Les participants ont déclaré qu’ils étaient confrontés à la durée de la crise. Mais ils se sont également réjouis de l’unité de la foule et ont déclaré qu’ils gardaient l’espoir que les otages seraient libérés.

« Il est choquant de constater que cette situation perdure. Je n’arrive pas à m’y faire », a déclaré Tamar Bar-David, une habitante du Bronx. Elle a expliqué qu’elle venait de rentrer d’Israël, où elle avait visité les sites des atrocités commises par le Hamas, et qu’elle assistait à sa première manifestation.

« Je pense que les gens sont un peu émoussés par la douleur, épuisés, mais nous voulons tous garder espoir parce que l’alternative est tout simplement trop douloureuse, de vivre dans un monde où ce genre de choses se produit », a-t-elle expliqué.

Des manifestants demandant la libération des otages détenus par le groupe terroriste palestinien Hamas à Gaza, lors d’un rassemblement, à Central Park, à New York, le 10 mars 2024. (Crédit : Luke Tress via JTA)

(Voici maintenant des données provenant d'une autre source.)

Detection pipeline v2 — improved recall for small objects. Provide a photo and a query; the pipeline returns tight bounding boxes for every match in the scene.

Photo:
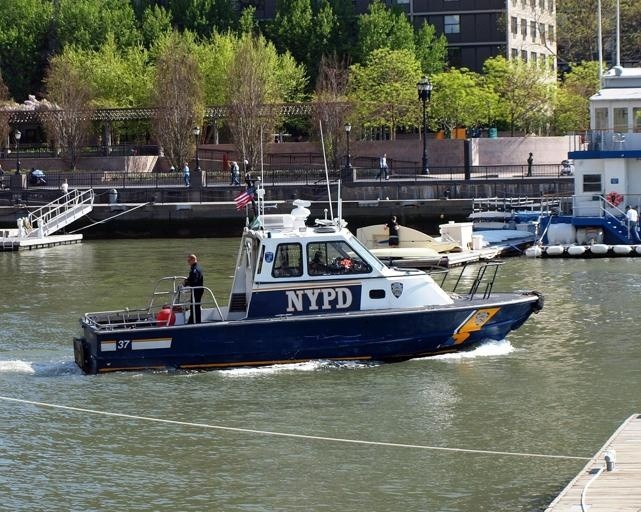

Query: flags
[234,185,257,212]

« Je pense que nous avons tous peur de dire que nous perdons espoir, que nous ne savons pas comment sont traités les individus qui sont toujours retenus en captivité », a déclaré Hannah Simpson, une habitante de Harlem.

« Mais nous n’abandonnons pas, nous restons déterminés, nous le rappelons au monde », a affirmé Simpson, écrivaine et activiste sur les questions de transgenre, juive, qui a manifesté au nom des victimes israéliennes de l’attaque du Hamas dès le lendemain du 7 octobre.

Adam Marks, un Australien en visite à New York, a déclaré qu’il appréciait l’ouverture de la foule new-yorkaise quant à son soutien à Israël et aux otages. « Il est absolument ridicule que le monde [entier] ne réclame pas leur libération comme nous le faisons aujourd’hui », a-t-il fait remarquer.

Après les discours, la foule a défilé dans Central Park en une longue ligne sinueuse de drapeaux israéliens bleus et blancs. Un groupe de marcheurs mené par un guitariste a chanté « One Day » du chanteur juif américain Matisyahu, dont le troisième concert avait été annulé en raison de la menace de manifestations pro-palestiniennes et anti-Israël deux jours auparavant.

En tête du cortège, Munder et les familles d’otages ont porté une banderole disant « Ramenez-les à la maison » et ont entonné un chant traditionnel basé sur des paroles attribuées au fondateur du mouvement hassidique du rabbin Nachman de Breslev.

« Le monde entier est un pont étroit », ont-ils chanté en hébreu.

« L’essentiel est de ne pas avoir peur du tout. »

L’équipe du Times of Israel a contribué à cet article.